Redressement judiciaire ne veut pas dire “tu coupes tout et tu pries”. Sur le papier, une boîte peut continuer à être couverte, y compris par une multirisque professionnelle. Les contrats en cours restent valables, sauf si quelqu’un les stoppe dans les règles ou si les cotisations ne suivent plus. Et là, tu retombes vite sur terre: un sinistre pendant la période d’observation, c’est parfois le coup de grâce.
La vraie question, c’est moins “est-ce possible?” que “comment tu fais pour ne pas te faire sortir par la petite porte”. Entre l’administrateur judiciaire, l’assureur qui veut limiter son risque, les garanties obligatoires (ou pas), et les salariés qui attendent leur paie, tu dois piloter ça proprement. On déroule, point par point, avec du concret – et deux ou trois claques de réalité au passage.
Contrats en cours: ils continuent, mais pas gratuitement
Premier truc à graver: l’ouverture d’un redressement judiciaire ne fait pas sauter automatiquement tes contrats. Le Code des assurances prévoit que le contrat continue de produire ses effets. En clair, l’assureur ne peut pas résilier juste parce que le tribunal a ouvert la procédure. Ça te laisse un peu d’air, surtout si tu as une MRP qui couvre incendie, vol, dégâts des eaux, responsabilité civile.

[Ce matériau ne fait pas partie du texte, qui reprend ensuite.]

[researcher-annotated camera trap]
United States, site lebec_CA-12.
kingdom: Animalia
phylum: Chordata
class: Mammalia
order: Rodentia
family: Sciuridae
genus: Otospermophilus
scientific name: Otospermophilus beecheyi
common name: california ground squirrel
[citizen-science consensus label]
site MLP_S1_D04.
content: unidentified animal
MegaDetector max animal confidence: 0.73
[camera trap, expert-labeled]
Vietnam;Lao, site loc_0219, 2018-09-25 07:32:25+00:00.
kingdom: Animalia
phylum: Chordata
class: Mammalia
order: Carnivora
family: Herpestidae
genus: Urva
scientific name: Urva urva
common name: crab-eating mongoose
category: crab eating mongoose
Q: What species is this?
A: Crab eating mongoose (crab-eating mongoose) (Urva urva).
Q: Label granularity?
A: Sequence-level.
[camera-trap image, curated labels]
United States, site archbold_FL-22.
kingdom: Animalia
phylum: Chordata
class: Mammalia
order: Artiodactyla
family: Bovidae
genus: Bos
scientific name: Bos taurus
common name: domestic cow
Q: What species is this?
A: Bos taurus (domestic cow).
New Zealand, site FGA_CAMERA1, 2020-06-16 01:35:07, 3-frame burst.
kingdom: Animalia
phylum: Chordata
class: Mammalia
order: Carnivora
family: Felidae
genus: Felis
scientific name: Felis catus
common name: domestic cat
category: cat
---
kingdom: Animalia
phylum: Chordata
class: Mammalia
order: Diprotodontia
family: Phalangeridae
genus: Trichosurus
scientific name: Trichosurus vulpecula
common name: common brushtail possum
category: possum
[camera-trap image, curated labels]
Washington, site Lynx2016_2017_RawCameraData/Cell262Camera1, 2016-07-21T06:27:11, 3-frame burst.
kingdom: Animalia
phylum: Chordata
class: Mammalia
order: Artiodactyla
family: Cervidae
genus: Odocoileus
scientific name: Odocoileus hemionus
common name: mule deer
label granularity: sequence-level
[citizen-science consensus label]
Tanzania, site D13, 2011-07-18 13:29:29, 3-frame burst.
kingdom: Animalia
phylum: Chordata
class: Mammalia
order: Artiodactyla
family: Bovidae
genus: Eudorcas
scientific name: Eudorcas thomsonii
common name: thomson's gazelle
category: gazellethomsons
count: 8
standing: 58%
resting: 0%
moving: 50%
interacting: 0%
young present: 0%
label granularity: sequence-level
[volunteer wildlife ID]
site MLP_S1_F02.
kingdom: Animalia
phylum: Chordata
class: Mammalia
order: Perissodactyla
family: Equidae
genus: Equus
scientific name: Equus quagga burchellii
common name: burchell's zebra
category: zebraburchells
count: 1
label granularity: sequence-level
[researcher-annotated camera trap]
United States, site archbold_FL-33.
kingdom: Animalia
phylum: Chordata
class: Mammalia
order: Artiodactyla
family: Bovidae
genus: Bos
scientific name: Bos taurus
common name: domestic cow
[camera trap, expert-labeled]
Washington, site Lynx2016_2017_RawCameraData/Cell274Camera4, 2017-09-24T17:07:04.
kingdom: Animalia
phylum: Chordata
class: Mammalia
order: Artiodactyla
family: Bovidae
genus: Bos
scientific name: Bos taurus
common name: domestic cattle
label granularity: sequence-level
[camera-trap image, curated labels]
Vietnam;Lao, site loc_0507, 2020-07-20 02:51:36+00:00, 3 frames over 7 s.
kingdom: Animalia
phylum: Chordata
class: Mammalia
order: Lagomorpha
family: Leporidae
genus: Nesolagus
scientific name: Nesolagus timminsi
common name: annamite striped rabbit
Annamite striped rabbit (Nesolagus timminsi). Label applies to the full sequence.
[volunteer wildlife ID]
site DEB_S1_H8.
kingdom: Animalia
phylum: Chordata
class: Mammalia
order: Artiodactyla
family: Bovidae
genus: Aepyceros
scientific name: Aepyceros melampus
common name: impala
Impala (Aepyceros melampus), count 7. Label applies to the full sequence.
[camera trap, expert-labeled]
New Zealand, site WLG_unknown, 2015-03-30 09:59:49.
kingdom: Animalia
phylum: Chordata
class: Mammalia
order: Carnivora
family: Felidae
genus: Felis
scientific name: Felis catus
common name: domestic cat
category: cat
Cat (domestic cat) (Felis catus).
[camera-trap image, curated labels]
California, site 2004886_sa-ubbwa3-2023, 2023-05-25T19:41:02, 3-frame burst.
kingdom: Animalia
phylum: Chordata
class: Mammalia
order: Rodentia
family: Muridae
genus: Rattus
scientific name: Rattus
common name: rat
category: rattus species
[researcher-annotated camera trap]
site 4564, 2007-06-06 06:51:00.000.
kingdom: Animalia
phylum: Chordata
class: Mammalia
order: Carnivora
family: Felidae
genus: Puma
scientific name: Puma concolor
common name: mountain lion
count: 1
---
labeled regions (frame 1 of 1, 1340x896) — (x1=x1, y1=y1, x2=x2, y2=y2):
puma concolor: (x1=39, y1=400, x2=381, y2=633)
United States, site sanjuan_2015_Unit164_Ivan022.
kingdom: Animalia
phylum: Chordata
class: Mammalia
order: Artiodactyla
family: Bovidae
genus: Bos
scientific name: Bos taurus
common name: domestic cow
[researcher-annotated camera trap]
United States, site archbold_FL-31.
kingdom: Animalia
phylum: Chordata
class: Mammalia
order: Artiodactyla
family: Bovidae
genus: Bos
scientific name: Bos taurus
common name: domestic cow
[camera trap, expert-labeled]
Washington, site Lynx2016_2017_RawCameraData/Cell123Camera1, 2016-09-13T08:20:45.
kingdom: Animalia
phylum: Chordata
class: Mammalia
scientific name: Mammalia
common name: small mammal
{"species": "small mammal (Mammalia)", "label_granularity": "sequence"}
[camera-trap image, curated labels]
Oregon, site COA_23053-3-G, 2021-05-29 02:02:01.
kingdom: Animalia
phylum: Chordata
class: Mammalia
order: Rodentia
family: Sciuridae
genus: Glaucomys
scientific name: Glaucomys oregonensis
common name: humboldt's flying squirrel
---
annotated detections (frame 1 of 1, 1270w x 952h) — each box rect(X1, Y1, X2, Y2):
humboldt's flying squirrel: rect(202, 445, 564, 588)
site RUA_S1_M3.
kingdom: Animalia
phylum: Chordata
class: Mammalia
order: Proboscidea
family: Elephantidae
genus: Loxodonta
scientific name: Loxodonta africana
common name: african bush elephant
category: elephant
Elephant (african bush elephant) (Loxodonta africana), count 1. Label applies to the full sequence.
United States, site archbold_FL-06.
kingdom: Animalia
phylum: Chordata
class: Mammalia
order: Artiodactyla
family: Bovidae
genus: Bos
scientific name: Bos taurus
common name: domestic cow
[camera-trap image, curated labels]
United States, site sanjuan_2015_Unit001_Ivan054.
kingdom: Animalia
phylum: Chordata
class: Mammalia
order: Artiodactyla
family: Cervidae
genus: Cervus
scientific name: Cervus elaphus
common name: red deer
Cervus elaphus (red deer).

Le piège, c’est la caisse. Si les primes impayées s’accumulent, là tu t’exposes à une résiliation pour non-paiement, comme n’importe quelle entreprise. Et dans la vraie vie, c’est fréquent: quand la trésorerie est à sec, l’assurance passe après les salaires, les fournisseurs “vital” ou l’URSSAF. Sauf que le jour où un dégât des eaux te flingue l’atelier, tu regrettes très vite d’avoir “gagné” deux mois de cotisations.
Autre point: tu ne pilotes pas seul. Selon les cas, un administrateur judiciaire peut être nommé et il peut décider de la poursuite ou non de certains contrats, en fonction de l’intérêt de l’entreprise. Exemple vécu (classique): une PME de négoce garde la multirisque sur l’entrepôt, mais fait couper une garantie optionnelle devenue trop chère parce que l’activité a été réduite pendant la période d’observation.
Et surtout, joue cartes sur table. Informer ton assureur de la procédure, ce n’est pas “se tirer une balle dans le pied”, c’est éviter les embrouilles après un sinistre. Si tu déclares un incendie et que l’assureur découvre ensuite que l’entreprise était en redressement et que la gestion des primes était bancale, tu t’exposes à des contestations, des délais, des demandes de pièces qui traînent. Tu n’as pas besoin de ça quand tu es déjà la tête sous l’eau.
Souscrire une nouvelle assurance: possible, mais l’assureur va te cuisiner
Deuxième scène: ton contrat a sauté, ou tu crées une activité “réduite” et tu dois te réassurer. Oui, tu peux souscrire pendant un redressement judiciaire. Le truc c’est que l’assureur va regarder ton dossier comme un banquier regarde un découvert: lentement, froidement, et avec beaucoup de questions. Tu vas devoir expliquer le périmètre réel de l’activité, les mesures de prévention, l’état des locaux, et comment tu comptes payer.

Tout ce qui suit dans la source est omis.